DOE’s National Transmission Needs Study, released October 30, 2023, estimates that the U.S. must more than double existing regional transmission capacity by 2035 and expand existing interregional transmission capacity by more than fivefold to maintain reliability, improve resilience to extreme weather and other disruptive events, relieve congestion, and provide access to low-cost clean energy. In addition, the study found that 54,500 GW-miles of within-region transmission must be added for a clean grid under “the most likely power sector future.” Interregional transfer capacities to transmit electricity between regions would also need to increase by nearly 125 GW, the study said.

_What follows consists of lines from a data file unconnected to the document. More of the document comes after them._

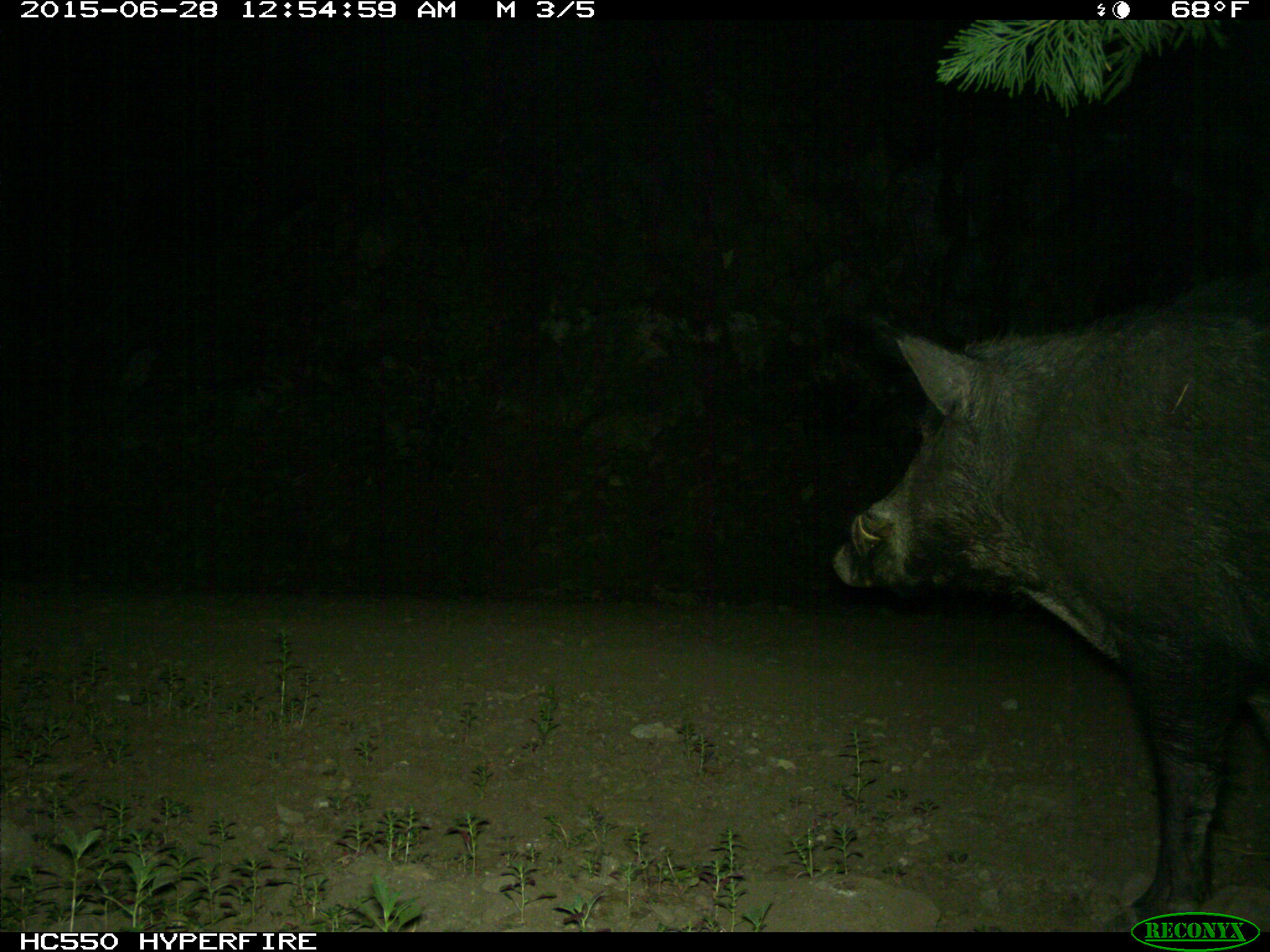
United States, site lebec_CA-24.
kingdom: Animalia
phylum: Chordata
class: Mammalia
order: Artiodactyla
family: Suidae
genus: Sus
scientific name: Sus scrofa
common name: wild boar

“There’s no way around it: to realize the full benefit of the nation’s goal of 100% clean electricity by 2035, we need to more than double our grid capacity,” said U.S. Secretary of Energy Jennifer M. Granholm. “President Biden’s historic clean energy legislation is helping modernize the nation’s transmission to deliver reliable, more affordable energy to every American community in turn driving down costs for American families and generating good paying jobs for American workers.”
The RFP will use capacity contracts to commit DOE to purchase up to 50% of the maximum capacity of a transmission line. Transmission infrastructure financing relies on demonstrating to potential investors that the line has committed customers; however, customers often can’t commit until they are sure a project will be developed and available when needed. To increase the confidence of investors and potential customers, the capacity contract establishes the agency as an anchor customer who can provide certainty and reduce the risk of project developers under-sizing needed transmission capacity projects. DOE will sell its capacity rights in these projects to other customers to recover its costs.
The RFP builds on the first solicitation issued in 2022. DOE announced it entered into the first round of capacity contract negotiations in October 2023 for up to a total of $1.3 billion with three transmission lines crossing six states that will add 3.5 GW of additional grid capacity throughout the U.S., equivalent to powering approximately 3 million homes, and creating more than 13,000 direct and indirect jobs. The selected projects include the Cross-Tie 500kV Transmission Line in Nevada and Utah, Southline Transmission Project in Arizona and New Mexico, and Twin States Clean Energy Link in New Hampshire and Vermont.
A public webinar will be held at 3 p.m. Eastern on February 21, 2024. The Grid and Transmission Programs Conductor provides more information on programs administered by DOE, as well as questions concerning the ability to pair different funding opportunities offered across the Department.
DOE’s Grid Deployment Office expects to release a separate RFP focused on public-private partnerships to build transmission infrastructure that connects isolated microgrids to the grid in Alaska, Hawaii and U.S. territories.